Autor: Claudia Yamile Molina Díaz.
Estratega en Seguridad y Salud en el Trabajo | MBA & Especialista en SST | Transformando la cultura de prevención en rentabilidad desde Prosynergo IPS
En el día a día de las empresas en Colombia, pocos temas generan tanta incertidumbre como la Estabilidad Laboral Reforzada.

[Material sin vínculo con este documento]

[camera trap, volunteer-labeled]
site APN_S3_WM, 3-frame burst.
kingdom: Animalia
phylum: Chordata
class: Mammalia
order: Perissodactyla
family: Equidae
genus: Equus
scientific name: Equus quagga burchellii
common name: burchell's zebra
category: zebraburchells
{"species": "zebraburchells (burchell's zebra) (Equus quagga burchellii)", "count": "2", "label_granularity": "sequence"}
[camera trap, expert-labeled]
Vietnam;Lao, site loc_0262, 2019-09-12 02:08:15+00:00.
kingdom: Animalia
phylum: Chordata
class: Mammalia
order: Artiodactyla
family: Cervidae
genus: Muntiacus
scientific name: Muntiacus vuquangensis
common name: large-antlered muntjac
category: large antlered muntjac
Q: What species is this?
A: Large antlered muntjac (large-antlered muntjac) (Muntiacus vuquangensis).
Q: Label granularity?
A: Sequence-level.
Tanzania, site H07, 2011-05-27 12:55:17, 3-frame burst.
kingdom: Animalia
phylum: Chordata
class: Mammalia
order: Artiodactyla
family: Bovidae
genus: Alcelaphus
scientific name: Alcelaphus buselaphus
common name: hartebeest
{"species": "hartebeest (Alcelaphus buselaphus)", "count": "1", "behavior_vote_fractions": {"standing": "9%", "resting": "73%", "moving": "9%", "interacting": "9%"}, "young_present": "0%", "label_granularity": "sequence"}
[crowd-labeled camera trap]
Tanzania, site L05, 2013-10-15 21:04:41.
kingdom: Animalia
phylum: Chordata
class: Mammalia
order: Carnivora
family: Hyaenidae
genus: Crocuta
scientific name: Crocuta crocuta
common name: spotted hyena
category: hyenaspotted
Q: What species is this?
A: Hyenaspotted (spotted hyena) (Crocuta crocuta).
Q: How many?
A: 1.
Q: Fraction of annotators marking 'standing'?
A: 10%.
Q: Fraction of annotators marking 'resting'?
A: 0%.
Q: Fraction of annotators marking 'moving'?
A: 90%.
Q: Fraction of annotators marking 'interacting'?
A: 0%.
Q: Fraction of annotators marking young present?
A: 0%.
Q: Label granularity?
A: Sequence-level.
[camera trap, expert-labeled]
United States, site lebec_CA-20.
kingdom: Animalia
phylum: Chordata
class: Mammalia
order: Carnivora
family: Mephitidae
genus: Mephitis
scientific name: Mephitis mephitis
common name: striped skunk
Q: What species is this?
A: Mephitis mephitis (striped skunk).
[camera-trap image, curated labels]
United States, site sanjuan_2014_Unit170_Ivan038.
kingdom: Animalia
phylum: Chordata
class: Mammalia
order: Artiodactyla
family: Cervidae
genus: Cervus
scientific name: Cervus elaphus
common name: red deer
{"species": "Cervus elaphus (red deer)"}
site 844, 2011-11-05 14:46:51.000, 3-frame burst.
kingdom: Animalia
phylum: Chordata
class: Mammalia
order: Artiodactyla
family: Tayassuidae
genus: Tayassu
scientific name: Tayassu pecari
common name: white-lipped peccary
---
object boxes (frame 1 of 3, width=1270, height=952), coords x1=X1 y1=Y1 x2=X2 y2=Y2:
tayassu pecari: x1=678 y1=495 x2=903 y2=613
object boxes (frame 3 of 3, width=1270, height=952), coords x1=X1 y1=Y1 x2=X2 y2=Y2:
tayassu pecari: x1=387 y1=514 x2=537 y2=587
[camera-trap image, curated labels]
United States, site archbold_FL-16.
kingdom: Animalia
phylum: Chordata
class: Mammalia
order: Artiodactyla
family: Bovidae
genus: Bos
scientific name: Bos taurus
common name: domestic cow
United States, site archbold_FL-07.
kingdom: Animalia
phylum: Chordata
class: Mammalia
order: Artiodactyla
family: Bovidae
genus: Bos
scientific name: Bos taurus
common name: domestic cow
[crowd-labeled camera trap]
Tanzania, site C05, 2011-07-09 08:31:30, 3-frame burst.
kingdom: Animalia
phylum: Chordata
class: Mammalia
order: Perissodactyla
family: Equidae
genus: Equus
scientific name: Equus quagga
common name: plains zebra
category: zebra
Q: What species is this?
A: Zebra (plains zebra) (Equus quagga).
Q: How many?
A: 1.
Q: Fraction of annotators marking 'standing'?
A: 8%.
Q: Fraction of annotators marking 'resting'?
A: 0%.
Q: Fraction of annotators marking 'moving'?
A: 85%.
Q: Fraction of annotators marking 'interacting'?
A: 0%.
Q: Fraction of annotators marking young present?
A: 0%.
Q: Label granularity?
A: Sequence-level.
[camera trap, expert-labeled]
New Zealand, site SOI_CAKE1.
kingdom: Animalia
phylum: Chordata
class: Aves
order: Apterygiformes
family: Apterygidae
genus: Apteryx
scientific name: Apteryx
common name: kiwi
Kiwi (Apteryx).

Para muchos gerentes y líderes de Talento Humano, recibir una recomendación o una restricción en el examen médico ocupacional se siente como un «freno» a la productividad.
Sin embargo, en Prosynergo IPS sabemos que la estabilidad no es una «inamovilidad absoluta». Es, en realidad, una protección fundamental frente a la discriminación que, bien gestionada, protege tanto la salud del trabajador como la sostenibilidad jurídica de la organización.
Antes de avanzar, aclaremos dos términos que suelen causar confusión:
Estabilidad Laboral Reforzada: Es el derecho que tiene un trabajador con una condición de salud que limita sus funciones a no ser despedido por esa razón. En términos sencillos: no puedes terminar un contrato porque la persona esté enferma; debe existir una causa justa y objetiva.
Programa de Reincorporación Laboral: Es el paso a paso que sigue la empresa para que un trabajador que estuvo incapacitado regrese a sus labores de forma segura, ya sea en su mismo puesto o en uno adaptado.
¿Se puede finalizar un contrato en estos casos?
La respuesta corta es sí, pero bajo condiciones muy específicas. La estabilidad reforzada no es un «blindaje» contra faltas disciplinarias o el bajo rendimiento no relacionado con la salud. Para proceder, la empresa debe demostrar:
– Causas objetivas: Que el despido se debe a una falta grave o una razón administrativa real (ej. cierre de un área), y no a la condición médica.
– Debido proceso: Haber seguido todos los pasos legales y documentar cada acción.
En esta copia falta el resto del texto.